Start of RECORDS SUPPLIED

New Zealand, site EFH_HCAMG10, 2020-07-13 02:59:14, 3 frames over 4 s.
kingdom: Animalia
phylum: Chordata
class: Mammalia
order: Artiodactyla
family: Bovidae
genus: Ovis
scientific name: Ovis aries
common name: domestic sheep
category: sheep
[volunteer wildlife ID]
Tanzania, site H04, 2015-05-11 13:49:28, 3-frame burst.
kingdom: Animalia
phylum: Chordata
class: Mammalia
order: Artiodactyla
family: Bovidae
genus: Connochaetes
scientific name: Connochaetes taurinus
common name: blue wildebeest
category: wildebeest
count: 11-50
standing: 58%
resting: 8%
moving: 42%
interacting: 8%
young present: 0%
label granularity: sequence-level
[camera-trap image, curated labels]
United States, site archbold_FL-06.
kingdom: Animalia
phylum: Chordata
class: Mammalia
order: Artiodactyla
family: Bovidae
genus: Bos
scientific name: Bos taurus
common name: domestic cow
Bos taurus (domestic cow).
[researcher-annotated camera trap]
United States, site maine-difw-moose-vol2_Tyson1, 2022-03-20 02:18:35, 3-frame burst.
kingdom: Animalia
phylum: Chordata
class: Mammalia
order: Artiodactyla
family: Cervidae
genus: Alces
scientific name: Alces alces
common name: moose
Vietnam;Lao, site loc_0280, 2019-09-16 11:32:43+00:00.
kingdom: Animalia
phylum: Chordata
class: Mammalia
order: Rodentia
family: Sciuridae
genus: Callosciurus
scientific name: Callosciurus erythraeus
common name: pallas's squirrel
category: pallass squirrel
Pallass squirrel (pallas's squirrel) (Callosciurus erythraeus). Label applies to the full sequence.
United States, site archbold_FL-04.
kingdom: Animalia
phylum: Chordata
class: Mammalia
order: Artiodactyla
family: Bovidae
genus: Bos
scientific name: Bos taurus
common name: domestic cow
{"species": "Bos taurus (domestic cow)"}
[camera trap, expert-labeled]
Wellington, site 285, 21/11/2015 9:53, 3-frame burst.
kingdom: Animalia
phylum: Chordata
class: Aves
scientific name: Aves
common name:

End of RECORDS SUPPLIED

**TASK DETAILS**
Print the data above exactly.

**ANSWER FOR THE TASK**
New Zealand, site EFH_HCAMG10, 2020-07-13 02:59:14, 3 frames over 4 s.
kingdom: Animalia
phylum: Chordata
class: Mammalia
order: Artiodactyla
family: Bovidae
genus: Ovis
scientific name: Ovis aries
common name: domestic sheep
category: sheep
[volunteer wildlife ID]
Tanzania, site H04, 2015-05-11 13:49:28, 3-frame burst.
kingdom: Animalia
phylum: Chordata
class: Mammalia
order: Artiodactyla
family: Bovidae
genus: Connochaetes
scientific name: Connochaetes taurinus
common name: blue wildebeest
category: wildebeest
count: 11-50
standing: 58%
resting: 8%
moving: 42%
interacting: 8%
young present: 0%
label granularity: sequence-level
[camera-trap image, curated labels]
United States, site archbold_FL-06.
kingdom: Animalia
phylum: Chordata
class: Mammalia
order: Artiodactyla
family: Bovidae
genus: Bos
scientific name: Bos taurus
common name: domestic cow
Bos taurus (domestic cow).
[researcher-annotated camera trap]
United States, site maine-difw-moose-vol2_Tyson1, 2022-03-20 02:18:35, 3-frame burst.
kingdom: Animalia
phylum: Chordata
class: Mammalia
order: Artiodactyla
family: Cervidae
genus: Alces
scientific name: Alces alces
common name: moose
Vietnam;Lao, site loc_0280, 2019-09-16 11:32:43+00:00.
kingdom: Animalia
phylum: Chordata
class: Mammalia
order: Rodentia
family: Sciuridae
genus: Callosciurus
scientific name: Callosciurus erythraeus
common name: pallas's squirrel
category: pallass squirrel
Pallass squirrel (pallas's squirrel) (Callosciurus erythraeus). Label applies to the full sequence.
United States, site archbold_FL-04.
kingdom: Animalia
phylum: Chordata
class: Mammalia
order: Artiodactyla
family: Bovidae
genus: Bos
scientific name: Bos taurus
common name: domestic cow
{"species": "Bos taurus (domestic cow)"}
[camera trap, expert-labeled]
Wellington, site 285, 21/11/2015 9:53, 3-frame burst.
kingdom: Animalia
phylum: Chordata
class: Aves
scientific name: Aves
common name:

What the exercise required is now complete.